# Work to be completed
Reproduce the part of the forum thread about the Egypt storms starting at "# Storms lash" and ending at "might be closed.", word for word.

# Article
━━━━━━
# Storms lash Egypt, expected to continue until Thursday



## hhaddad (Apr 14, 2010)

Heavy rain overnight has caused schools and roads to be closed across Egypt.
Storm conditions, which began in the south on Saturday, reached Cairo and Giza on Sunday night.

At least 16 people have been killed across Egypt over the past 48 hours due to heavy rain and storms. 

Meteorological authority chief Ahmed Hussein said the weather would remain unstable until Thursday.

Sand and rain storms are expected to hit the Red Sea and Mediterranean coasts on Wednesday, he predicted. Visibility could be difficult and some ports might be closed.

Flooded streets added to traffic congestion in parts of the capital on Monday morning.

A rock fell from Moqattam hill early Monday, blocking traffic for several hours, state-owned Radio Misr reported.

The Hurghada-Cairo and Qusayr highways were closed due to the bad weather, the interior ministry said.

Some schools in the Red Sea governorate were closed on Monday due to heavy rain, especially in Hurghada.

The international arrivals hall at Hurghada airport was damaged by rain on Sunday, forcing passengers to be moved to the domestic travel terminal.

In South Sinai, Nuweiba suffered a complete blackout when electricity was cut to prevent a short circuit.

In Upper Egypt, Assiut governor Ibrahim Hamad announced the closure for two days of thirty schools in areas hit by storms.

In the Nile Delta, villages and cities in Kafr El-Sheikh governorate suffered heavy rain for almost three hours on Sunday. The ports of Rashid and El-Bourlos were closed as a result. Fishing activities were also halted in the Mediterranean Sea, Rashid and El-Bourlos lake.

Electricity was cut off in hundreds of villages in Kafr El-Sheikh.





The hurghada cairo road is still closed


----------



## aykalam (Apr 12, 2010)

hhaddad said:


> The hurghada cairo road is still closed


and here is why


----------



## Gounie (Jan 27, 2011)

I managed to get from El Gouna to Hurghada Airport yesterday around 5pm to collect my brother who is visiting for the first time! Travelled on the Hurghada/Cairo highway which kept disappearing completely leaving thick mud. Cars where moving to the northbound carriageway to travel south. Coming back it was just after sunset and quite scary with headlights approaching not knowing which side of the road they were on. A lot of lorries due to the road being closed before.

The main road once you enter the town of El Gouna turns left past the new water cable park. This road has collapsed in half lengthwise and looks like Niagra Falls as the water is all running into the new park lake!
https://www.facebook.com/photo.php?v=10152222383130743


----------
━━━━━━
# Extracted entries
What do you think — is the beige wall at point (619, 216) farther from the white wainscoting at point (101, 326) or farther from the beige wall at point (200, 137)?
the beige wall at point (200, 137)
━━━━━━
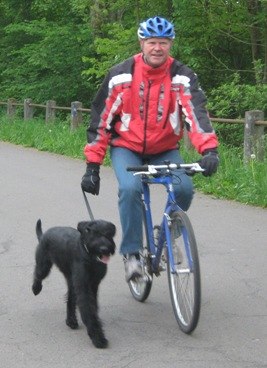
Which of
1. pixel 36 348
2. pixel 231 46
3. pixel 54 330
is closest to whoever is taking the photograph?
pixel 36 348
━━━━━━
# Answer to this exercise
# Storms lash Egypt, expected to continue until Thursday



## hhaddad (Apr 14, 2010)

Heavy rain overnight has caused schools and roads to be closed across Egypt.
Storm conditions, which began in the south on Saturday, reached Cairo and Giza on Sunday night.

At least 16 people have been killed across Egypt over the past 48 hours due to heavy rain and storms. 

Meteorological authority chief Ahmed Hussein said the weather would remain unstable until Thursday.

Sand and rain storms are expected to hit the Red Sea and Mediterranean coasts on Wednesday, he predicted. Visibility could be difficult and some ports might be closed.